Only the lines from the line containing "How far is (x=160, y=228)" to the end of the entries should be repeated, exactly as they appear.

[start of Dataset extract]

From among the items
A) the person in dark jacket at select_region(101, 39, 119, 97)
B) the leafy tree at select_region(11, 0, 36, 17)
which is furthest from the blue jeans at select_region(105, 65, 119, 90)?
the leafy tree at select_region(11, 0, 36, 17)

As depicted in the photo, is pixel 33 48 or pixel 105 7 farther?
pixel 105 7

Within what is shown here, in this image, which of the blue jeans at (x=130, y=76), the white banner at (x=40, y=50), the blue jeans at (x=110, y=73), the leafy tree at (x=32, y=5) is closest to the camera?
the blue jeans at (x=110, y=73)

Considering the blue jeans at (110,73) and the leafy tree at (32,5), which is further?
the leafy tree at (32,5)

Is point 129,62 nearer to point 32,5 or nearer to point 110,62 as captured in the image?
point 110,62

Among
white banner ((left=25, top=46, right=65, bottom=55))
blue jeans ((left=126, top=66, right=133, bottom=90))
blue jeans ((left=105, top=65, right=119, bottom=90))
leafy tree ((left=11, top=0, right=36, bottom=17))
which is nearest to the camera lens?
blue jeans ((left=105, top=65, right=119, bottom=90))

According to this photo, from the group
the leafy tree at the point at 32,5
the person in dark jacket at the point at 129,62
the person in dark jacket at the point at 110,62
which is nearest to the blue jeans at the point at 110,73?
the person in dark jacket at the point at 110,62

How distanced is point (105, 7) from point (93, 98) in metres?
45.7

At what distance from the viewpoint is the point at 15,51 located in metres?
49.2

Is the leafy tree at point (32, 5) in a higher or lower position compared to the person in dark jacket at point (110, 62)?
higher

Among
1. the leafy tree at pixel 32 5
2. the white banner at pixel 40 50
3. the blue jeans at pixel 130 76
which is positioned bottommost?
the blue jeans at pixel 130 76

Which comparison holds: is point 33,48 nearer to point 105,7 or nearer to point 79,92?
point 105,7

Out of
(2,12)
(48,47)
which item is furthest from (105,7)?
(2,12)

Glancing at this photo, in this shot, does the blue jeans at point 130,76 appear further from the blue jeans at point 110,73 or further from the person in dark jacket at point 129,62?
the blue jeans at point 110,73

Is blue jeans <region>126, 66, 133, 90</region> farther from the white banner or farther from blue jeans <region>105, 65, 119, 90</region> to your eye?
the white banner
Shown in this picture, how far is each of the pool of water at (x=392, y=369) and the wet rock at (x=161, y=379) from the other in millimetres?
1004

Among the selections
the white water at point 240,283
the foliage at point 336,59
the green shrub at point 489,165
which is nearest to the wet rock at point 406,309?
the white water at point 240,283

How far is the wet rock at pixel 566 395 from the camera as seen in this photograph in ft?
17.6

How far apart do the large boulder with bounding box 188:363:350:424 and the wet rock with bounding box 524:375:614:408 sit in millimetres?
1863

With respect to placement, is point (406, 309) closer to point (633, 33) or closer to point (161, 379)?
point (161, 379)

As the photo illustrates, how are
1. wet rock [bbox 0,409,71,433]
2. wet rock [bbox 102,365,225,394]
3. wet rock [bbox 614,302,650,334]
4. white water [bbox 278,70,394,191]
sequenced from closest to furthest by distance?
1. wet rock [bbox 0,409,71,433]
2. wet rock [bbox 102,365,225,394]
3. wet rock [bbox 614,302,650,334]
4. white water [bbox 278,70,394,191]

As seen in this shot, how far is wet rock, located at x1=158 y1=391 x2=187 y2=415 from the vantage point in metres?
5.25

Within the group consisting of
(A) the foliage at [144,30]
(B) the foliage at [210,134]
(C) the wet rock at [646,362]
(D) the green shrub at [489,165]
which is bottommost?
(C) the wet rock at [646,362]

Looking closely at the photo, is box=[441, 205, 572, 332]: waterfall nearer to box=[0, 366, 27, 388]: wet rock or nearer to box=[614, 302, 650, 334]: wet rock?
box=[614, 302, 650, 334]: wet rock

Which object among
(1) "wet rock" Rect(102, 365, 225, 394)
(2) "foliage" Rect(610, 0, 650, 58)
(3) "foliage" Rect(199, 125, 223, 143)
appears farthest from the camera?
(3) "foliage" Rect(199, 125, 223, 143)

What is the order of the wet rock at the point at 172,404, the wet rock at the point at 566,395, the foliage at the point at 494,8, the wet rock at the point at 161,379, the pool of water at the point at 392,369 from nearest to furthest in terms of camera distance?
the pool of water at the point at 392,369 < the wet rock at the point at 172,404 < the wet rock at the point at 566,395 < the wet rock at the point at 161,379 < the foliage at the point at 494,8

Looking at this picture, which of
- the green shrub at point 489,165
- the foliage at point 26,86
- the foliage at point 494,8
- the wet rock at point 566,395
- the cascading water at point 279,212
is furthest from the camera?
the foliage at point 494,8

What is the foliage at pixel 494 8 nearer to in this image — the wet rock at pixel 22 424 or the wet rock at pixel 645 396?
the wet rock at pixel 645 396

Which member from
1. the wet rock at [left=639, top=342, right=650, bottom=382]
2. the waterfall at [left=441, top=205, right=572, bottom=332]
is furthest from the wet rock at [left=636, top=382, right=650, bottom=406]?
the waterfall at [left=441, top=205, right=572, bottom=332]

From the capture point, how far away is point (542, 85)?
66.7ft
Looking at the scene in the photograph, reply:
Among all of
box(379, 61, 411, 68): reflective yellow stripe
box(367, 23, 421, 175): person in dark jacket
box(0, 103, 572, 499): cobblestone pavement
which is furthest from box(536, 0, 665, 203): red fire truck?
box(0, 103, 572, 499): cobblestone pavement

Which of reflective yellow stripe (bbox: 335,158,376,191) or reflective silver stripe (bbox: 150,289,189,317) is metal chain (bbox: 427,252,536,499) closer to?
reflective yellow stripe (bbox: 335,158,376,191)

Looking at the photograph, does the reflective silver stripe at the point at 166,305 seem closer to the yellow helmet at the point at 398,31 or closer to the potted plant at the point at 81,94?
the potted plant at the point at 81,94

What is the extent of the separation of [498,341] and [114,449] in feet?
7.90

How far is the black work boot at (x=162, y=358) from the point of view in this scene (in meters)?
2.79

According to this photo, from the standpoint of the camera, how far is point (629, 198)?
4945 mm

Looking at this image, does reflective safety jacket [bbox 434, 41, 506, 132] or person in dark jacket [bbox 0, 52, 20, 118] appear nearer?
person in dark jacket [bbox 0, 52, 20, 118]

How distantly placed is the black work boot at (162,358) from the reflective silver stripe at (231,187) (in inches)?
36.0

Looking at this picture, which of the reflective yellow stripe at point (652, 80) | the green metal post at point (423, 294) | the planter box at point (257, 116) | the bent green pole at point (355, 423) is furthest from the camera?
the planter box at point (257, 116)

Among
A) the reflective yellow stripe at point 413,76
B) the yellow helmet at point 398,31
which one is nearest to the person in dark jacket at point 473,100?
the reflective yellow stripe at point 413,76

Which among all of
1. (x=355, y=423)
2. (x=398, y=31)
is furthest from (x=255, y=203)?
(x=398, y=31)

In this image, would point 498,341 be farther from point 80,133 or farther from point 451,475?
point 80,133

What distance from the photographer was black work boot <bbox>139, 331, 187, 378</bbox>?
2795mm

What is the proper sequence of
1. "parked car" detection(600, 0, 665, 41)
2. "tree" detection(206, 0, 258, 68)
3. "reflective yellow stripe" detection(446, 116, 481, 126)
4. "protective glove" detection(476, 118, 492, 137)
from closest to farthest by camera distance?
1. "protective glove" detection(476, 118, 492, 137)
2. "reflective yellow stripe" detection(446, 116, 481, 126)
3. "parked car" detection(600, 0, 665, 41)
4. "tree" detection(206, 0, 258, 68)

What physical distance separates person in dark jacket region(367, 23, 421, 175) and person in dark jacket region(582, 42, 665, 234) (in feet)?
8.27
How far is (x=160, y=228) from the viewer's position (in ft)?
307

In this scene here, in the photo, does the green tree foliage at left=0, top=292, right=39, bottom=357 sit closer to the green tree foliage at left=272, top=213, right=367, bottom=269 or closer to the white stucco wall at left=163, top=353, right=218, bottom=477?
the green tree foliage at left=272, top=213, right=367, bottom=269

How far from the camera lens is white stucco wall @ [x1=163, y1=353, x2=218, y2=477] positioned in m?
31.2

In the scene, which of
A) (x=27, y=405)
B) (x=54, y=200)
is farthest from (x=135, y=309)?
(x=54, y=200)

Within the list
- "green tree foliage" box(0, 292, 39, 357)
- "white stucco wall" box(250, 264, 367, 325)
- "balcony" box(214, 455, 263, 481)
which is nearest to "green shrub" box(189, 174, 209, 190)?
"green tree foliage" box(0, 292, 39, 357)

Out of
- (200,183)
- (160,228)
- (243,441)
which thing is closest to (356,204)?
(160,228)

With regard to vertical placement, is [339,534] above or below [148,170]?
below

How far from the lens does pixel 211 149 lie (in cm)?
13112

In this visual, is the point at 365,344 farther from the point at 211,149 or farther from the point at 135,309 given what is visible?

[end of Dataset extract]

▶ Response to this exercise:
How far is (x=160, y=228) from the viewer's position (in ft)?
307

In this scene here, in the photo, does the green tree foliage at left=0, top=292, right=39, bottom=357 sit closer to the green tree foliage at left=272, top=213, right=367, bottom=269 or closer to the white stucco wall at left=163, top=353, right=218, bottom=477?
the green tree foliage at left=272, top=213, right=367, bottom=269

How far from the camera lens is white stucco wall @ [x1=163, y1=353, x2=218, y2=477] positioned in m?
31.2

In the scene, which of
A) (x=27, y=405)
B) (x=54, y=200)
is farthest from (x=135, y=309)?
(x=54, y=200)

Within the list
- "green tree foliage" box(0, 292, 39, 357)
- "white stucco wall" box(250, 264, 367, 325)
- "balcony" box(214, 455, 263, 481)
which is nearest to "green shrub" box(189, 174, 209, 190)?
"green tree foliage" box(0, 292, 39, 357)

Out of
- (200,183)
- (160,228)
- (243,441)
which thing is closest to (356,204)?
(160,228)

With regard to vertical placement, is [339,534] above or below [148,170]?
below

How far from the lens does pixel 211 149 lie (in cm)?
13112

In this visual, is the point at 365,344 farther from the point at 211,149 or farther from the point at 135,309 given what is visible?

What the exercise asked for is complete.